→ **PROBLEM REQUIREMENTS**:
In your answer, copy every entry that follows exactly.

::: RECORDS SHOWN :::

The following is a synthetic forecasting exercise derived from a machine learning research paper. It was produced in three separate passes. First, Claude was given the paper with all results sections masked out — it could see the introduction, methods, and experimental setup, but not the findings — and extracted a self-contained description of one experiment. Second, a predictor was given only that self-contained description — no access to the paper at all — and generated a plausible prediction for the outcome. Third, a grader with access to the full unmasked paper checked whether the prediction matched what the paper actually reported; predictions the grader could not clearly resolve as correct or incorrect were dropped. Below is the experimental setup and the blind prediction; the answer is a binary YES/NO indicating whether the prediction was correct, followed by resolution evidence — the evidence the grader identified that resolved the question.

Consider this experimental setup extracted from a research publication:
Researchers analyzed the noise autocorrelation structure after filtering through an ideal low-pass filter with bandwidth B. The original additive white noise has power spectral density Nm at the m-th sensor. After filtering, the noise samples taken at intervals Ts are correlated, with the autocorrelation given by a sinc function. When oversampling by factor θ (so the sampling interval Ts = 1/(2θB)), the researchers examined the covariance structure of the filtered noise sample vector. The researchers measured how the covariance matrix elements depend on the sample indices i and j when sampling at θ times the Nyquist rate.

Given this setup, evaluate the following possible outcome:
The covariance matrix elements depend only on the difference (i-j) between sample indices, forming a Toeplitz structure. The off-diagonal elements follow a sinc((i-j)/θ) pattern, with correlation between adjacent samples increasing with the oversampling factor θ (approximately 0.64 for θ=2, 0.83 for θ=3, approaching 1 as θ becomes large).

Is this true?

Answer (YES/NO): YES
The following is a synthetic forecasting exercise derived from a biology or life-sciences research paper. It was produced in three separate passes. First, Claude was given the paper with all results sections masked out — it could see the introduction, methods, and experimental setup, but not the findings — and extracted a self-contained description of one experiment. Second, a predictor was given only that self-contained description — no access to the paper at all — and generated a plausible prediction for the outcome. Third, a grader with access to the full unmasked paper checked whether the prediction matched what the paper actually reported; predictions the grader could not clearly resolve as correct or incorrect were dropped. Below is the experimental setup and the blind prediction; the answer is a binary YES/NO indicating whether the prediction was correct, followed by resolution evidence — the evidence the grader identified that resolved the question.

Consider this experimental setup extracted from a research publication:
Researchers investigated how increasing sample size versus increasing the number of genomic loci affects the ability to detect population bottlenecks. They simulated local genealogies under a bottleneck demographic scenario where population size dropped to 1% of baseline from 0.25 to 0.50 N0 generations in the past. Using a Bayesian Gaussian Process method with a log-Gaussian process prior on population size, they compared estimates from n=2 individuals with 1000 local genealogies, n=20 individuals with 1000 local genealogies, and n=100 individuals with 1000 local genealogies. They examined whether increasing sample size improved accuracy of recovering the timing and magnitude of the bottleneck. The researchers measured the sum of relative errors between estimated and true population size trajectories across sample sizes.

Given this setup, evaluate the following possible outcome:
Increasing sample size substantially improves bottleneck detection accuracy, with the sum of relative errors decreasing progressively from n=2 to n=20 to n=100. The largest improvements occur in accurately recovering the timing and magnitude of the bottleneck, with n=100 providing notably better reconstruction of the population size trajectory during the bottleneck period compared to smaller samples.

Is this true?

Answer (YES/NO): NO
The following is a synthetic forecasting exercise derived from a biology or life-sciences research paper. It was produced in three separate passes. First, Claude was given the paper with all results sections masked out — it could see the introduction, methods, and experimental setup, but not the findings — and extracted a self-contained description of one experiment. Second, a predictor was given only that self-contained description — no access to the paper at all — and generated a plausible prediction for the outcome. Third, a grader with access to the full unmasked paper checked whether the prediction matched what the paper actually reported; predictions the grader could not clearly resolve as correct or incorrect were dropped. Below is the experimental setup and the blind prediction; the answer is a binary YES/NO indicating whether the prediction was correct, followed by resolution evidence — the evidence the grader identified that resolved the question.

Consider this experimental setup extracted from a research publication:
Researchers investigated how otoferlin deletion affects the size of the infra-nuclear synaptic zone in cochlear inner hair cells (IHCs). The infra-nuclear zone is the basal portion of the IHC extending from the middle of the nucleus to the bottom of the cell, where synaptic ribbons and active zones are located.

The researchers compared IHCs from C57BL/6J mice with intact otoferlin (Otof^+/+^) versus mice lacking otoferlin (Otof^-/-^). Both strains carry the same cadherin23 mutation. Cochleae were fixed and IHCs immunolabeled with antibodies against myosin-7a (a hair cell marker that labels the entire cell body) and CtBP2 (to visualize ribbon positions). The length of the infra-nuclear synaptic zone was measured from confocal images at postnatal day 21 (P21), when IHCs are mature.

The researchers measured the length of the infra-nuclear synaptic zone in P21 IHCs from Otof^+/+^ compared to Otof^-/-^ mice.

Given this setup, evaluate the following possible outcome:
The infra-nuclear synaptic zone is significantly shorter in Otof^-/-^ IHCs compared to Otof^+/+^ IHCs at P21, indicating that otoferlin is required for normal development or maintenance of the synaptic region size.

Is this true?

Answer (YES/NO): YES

:::

→ **EXPECTED ANSWER**:
The following is a synthetic forecasting exercise derived from a machine learning research paper. It was produced in three separate passes. First, Claude was given the paper with all results sections masked out — it could see the introduction, methods, and experimental setup, but not the findings — and extracted a self-contained description of one experiment. Second, a predictor was given only that self-contained description — no access to the paper at all — and generated a plausible prediction for the outcome. Third, a grader with access to the full unmasked paper checked whether the prediction matched what the paper actually reported; predictions the grader could not clearly resolve as correct or incorrect were dropped. Below is the experimental setup and the blind prediction; the answer is a binary YES/NO indicating whether the prediction was correct, followed by resolution evidence — the evidence the grader identified that resolved the question.

Consider this experimental setup extracted from a research publication:
Researchers analyzed the noise autocorrelation structure after filtering through an ideal low-pass filter with bandwidth B. The original additive white noise has power spectral density Nm at the m-th sensor. After filtering, the noise samples taken at intervals Ts are correlated, with the autocorrelation given by a sinc function. When oversampling by factor θ (so the sampling interval Ts = 1/(2θB)), the researchers examined the covariance structure of the filtered noise sample vector. The researchers measured how the covariance matrix elements depend on the sample indices i and j when sampling at θ times the Nyquist rate.

Given this setup, evaluate the following possible outcome:
The covariance matrix elements depend only on the difference (i-j) between sample indices, forming a Toeplitz structure. The off-diagonal elements follow a sinc((i-j)/θ) pattern, with correlation between adjacent samples increasing with the oversampling factor θ (approximately 0.64 for θ=2, 0.83 for θ=3, approaching 1 as θ becomes large).

Is this true?

Answer (YES/NO): YES
The following is a synthetic forecasting exercise derived from a biology or life-sciences research paper. It was produced in three separate passes. First, Claude was given the paper with all results sections masked out — it could see the introduction, methods, and experimental setup, but not the findings — and extracted a self-contained description of one experiment. Second, a predictor was given only that self-contained description — no access to the paper at all — and generated a plausible prediction for the outcome. Third, a grader with access to the full unmasked paper checked whether the prediction matched what the paper actually reported; predictions the grader could not clearly resolve as correct or incorrect were dropped. Below is the experimental setup and the blind prediction; the answer is a binary YES/NO indicating whether the prediction was correct, followed by resolution evidence — the evidence the grader identified that resolved the question.

Consider this experimental setup extracted from a research publication:
Researchers investigated how increasing sample size versus increasing the number of genomic loci affects the ability to detect population bottlenecks. They simulated local genealogies under a bottleneck demographic scenario where population size dropped to 1% of baseline from 0.25 to 0.50 N0 generations in the past. Using a Bayesian Gaussian Process method with a log-Gaussian process prior on population size, they compared estimates from n=2 individuals with 1000 local genealogies, n=20 individuals with 1000 local genealogies, and n=100 individuals with 1000 local genealogies. They examined whether increasing sample size improved accuracy of recovering the timing and magnitude of the bottleneck. The researchers measured the sum of relative errors between estimated and true population size trajectories across sample sizes.

Given this setup, evaluate the following possible outcome:
Increasing sample size substantially improves bottleneck detection accuracy, with the sum of relative errors decreasing progressively from n=2 to n=20 to n=100. The largest improvements occur in accurately recovering the timing and magnitude of the bottleneck, with n=100 providing notably better reconstruction of the population size trajectory during the bottleneck period compared to smaller samples.

Is this true?

Answer (YES/NO): NO
The following is a synthetic forecasting exercise derived from a biology or life-sciences research paper. It was produced in three separate passes. First, Claude was given the paper with all results sections masked out — it could see the introduction, methods, and experimental setup, but not the findings — and extracted a self-contained description of one experiment. Second, a predictor was given only that self-contained description — no access to the paper at all — and generated a plausible prediction for the outcome. Third, a grader with access to the full unmasked paper checked whether the prediction matched what the paper actually reported; predictions the grader could not clearly resolve as correct or incorrect were dropped. Below is the experimental setup and the blind prediction; the answer is a binary YES/NO indicating whether the prediction was correct, followed by resolution evidence — the evidence the grader identified that resolved the question.

Consider this experimental setup extracted from a research publication:
Researchers investigated how otoferlin deletion affects the size of the infra-nuclear synaptic zone in cochlear inner hair cells (IHCs). The infra-nuclear zone is the basal portion of the IHC extending from the middle of the nucleus to the bottom of the cell, where synaptic ribbons and active zones are located.

The researchers compared IHCs from C57BL/6J mice with intact otoferlin (Otof^+/+^) versus mice lacking otoferlin (Otof^-/-^). Both strains carry the same cadherin23 mutation. Cochleae were fixed and IHCs immunolabeled with antibodies against myosin-7a (a hair cell marker that labels the entire cell body) and CtBP2 (to visualize ribbon positions). The length of the infra-nuclear synaptic zone was measured from confocal images at postnatal day 21 (P21), when IHCs are mature.

The researchers measured the length of the infra-nuclear synaptic zone in P21 IHCs from Otof^+/+^ compared to Otof^-/-^ mice.

Given this setup, evaluate the following possible outcome:
The infra-nuclear synaptic zone is significantly shorter in Otof^-/-^ IHCs compared to Otof^+/+^ IHCs at P21, indicating that otoferlin is required for normal development or maintenance of the synaptic region size.

Is this true?

Answer (YES/NO): YES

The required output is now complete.